Si è conclusa la regular season: niente scossone in vetta, tutto resta uguale tranne che il Mezzocorona è fuori dai playoff. Un’ottima stagione, quella degli uomini di Andreasic, mai fuori dai primi quattro posti conclusasi in maniera disastrosa: una seconda parte di girone di ritorno chiusasi con sole due vittorie in sei partite ha interrotto un fin lì positivo cammino, mettendo fuori dalle posizioni che contano Dallago e compagni.
Il problema, forse, è stato nella rosa: oltre i sette titolari, troppo poco c’era per poter impensierire le altre big del campionato. Le due giornate di squalifiche comminate a Lengyel ed un Cappuccini non al meglio fisicamente nelle ultime giornate lo hanno dimostrato.
Mezzocorona, Noci e Pressano hanno terminato sabato la stagione. Salvezza diretta e obbiettivo raggiunto per il Pressano, nonostante la sconfitta contro l’Ambra; qualche recriminazione, invece, per il già citato Mezzocorona e per i biancoverdi del Noci, la cui non proprio perfetta partenza ha impedito di poter lottare per i playoff, ma di inseguirli constantemente.
Ha per certi versi dominato la stagione, sulla carta è la squadra più forte, ma un super Trieste l’ha tenuto in ansia fino alla fine: il Bozen vince nella parte conclusiva di gara il derby contro il Brixen – undici reti per Michael Gufler – e si assicura il primo posto che significa eventuale bella di semifinale, e quella di finale in caso positivo, in casa alla Gasteiner Halle.
Per i bolzanini la semifinale sarà un remake della partita di sabato: il Brixen, infatti, nonostante la sconfitta è riuscito a raggiungere la post season. L’ha fatto da quarta in classifica, ma per una neopromossa partita con l’obiettivo salvezza tranquilla è un ottimo risultato.
L’altra semifinale sarà tra Trieste e Prato. I giuliani hanno fatto il loro dovere a Mezzocorona, ma non sono riusciti nel sorpasso al Bozen. Per Prato obiettivo raggiunto: le sconfitte dei rotaliani hanno cancellato una parte centrale di stagione, nella quale gli infortuni avevano messo del loro e allontanato la quarta posizione. Il recupero di Alex Radukic, ma soprattutto quello di Daniele Rossi saranno preziosi nella doppia sfida ai biancorossi di Bozzola, sfida che poco più di dieci anni fa valeva lo scudetto.
In Elite ci andrà una di queste quattro, due le fasce: Bozen e Trieste in pole, Prato e Brixen, come da classifica, possibili outsider.

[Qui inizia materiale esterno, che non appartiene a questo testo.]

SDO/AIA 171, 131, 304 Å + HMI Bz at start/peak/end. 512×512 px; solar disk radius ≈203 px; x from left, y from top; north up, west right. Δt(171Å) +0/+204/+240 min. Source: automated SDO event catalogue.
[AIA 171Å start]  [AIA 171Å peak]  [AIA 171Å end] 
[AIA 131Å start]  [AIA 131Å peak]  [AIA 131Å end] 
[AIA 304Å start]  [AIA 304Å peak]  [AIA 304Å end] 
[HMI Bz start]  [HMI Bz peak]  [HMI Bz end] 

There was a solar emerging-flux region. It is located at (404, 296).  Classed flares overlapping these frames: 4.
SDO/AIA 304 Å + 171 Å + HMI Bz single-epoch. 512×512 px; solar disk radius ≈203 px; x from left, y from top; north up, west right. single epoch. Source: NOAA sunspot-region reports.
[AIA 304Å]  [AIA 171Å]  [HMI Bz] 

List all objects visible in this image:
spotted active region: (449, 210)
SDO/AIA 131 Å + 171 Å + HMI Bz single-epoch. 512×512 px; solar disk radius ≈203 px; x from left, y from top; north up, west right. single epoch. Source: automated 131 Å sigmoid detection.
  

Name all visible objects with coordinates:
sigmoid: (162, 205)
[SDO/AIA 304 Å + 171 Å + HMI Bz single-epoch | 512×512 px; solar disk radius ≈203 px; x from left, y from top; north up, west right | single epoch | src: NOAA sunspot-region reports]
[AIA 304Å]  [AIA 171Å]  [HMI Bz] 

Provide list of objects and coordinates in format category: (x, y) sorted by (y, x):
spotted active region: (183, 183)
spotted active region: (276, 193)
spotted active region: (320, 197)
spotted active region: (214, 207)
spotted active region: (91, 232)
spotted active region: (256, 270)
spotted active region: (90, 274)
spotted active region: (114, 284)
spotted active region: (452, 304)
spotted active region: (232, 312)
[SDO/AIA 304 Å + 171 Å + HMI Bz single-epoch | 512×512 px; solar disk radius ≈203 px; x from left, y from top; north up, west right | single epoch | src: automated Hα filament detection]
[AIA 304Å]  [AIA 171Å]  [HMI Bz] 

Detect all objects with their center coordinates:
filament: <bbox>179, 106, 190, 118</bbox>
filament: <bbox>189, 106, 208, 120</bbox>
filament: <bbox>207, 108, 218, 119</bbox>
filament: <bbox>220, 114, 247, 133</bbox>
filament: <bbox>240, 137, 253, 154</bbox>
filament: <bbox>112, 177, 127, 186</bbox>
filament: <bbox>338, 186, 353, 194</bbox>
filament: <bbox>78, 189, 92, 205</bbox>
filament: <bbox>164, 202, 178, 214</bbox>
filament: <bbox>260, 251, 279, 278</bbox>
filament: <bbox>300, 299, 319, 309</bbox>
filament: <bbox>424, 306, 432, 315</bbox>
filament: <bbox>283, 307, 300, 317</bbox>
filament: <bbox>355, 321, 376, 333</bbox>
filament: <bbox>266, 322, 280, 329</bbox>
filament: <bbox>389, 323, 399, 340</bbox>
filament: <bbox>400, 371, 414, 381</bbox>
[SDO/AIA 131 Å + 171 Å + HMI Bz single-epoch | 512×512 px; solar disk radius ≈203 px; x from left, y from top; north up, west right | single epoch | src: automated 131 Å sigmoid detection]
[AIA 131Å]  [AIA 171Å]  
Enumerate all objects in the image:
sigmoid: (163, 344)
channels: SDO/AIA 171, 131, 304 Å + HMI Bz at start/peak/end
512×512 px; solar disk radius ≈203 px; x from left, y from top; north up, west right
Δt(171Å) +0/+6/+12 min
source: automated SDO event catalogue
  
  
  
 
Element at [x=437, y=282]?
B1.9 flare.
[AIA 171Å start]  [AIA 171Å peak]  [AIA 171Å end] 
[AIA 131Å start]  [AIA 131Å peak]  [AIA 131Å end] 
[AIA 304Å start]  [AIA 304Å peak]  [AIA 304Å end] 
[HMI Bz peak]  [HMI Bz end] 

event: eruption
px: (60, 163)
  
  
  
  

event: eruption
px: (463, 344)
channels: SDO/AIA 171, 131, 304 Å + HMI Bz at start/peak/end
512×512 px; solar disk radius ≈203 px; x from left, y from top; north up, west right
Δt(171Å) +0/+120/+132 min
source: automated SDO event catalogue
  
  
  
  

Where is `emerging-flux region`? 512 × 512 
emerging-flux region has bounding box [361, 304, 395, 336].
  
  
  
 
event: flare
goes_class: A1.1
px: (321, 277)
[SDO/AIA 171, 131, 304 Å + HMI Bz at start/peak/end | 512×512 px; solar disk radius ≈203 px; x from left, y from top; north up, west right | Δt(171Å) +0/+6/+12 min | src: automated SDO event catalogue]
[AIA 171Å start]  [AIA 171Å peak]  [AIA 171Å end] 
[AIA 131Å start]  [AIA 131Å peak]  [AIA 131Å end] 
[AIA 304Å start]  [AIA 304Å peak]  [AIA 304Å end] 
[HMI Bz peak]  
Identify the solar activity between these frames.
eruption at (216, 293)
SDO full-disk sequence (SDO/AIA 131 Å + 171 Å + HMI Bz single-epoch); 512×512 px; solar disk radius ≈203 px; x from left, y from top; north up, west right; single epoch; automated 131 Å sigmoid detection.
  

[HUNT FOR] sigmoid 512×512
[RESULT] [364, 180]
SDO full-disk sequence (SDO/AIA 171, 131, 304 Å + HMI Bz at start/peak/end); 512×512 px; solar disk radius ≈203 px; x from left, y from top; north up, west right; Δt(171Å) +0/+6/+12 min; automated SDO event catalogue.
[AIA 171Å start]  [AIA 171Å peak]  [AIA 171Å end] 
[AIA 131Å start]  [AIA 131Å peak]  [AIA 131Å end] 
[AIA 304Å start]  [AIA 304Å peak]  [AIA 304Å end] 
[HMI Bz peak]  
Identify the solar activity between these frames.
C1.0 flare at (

Dall’altra parte, con Castenaso che saluta la Serie A1 sconfitto a Meran per 33-31 – miglior marcatore il 18enne Thomas Stecher con undici gol – festeggia la fine anticipata di campionato il Pressano: ininfluente la sconfitta a Borgo San Lorenzo contro l’Ambra, perchè il Girgenti perde a Noci e nulla cambia in classifica.
Classifica che per decidere chi accompagnerà Castenaso accoppia Girgenti e Romagna da un lato e Meran ed Ambra dall’altro. Gare difficili da decifrare, nelle quali potrebbe essere il fattore campo a far la differenza: Girgenti al completo è realmente temibile, ma ha sofferto tantissimo in trasferta, il Romagna sta pian piano recuperando tutti i pezzi. Meran ed Ambra sono state protagoniste di un campionato senza infamia nè lode e potrebbero essere gli stranieri a far la differenza: un Popov in forma è immarcabile nonostante l’età, Fredrik Salmin non ha ancora seriamente convinto.
Prima di sfidarsi senza possibilità di errore, c’è la possibilità di mangiare agnello, colomba e uovo di Pasqua in relativa tranquillità. Settimana di sosta per la Serie A1 maschile, si riparte il 10 aprile.
Risultati e classifiche
22^ giornata
Al.Pi. Prato – Romagna 32-28
Ambra – Pressano 23-22
Bozen – Brixen 30-22
Intini Noci – Girgenti 23-22
Meran – 85 Castenaso 33-31
Metallsider Mezzocorona – Trieste 27-30
Classifica finale: Bozen 53; Trieste 50; Al.Pi. Prato e Brixen 41; Metallsider Mezzocorona 39; Intini Noci 37; Pressano 30; Girgenti 29; Meran 27; Ambra 19; Romagna 14; 85 Castenaso 6.
Classifica marcatori: 1. Uelington Da Silva [Noc], 196 reti; 2. Michael Gufler [Boz], 175; 3. Jan Radojkovic [Tri], 166; 4. Alexei Popov [Mer], 164; 5. Matej Nadoh [Tri], 163.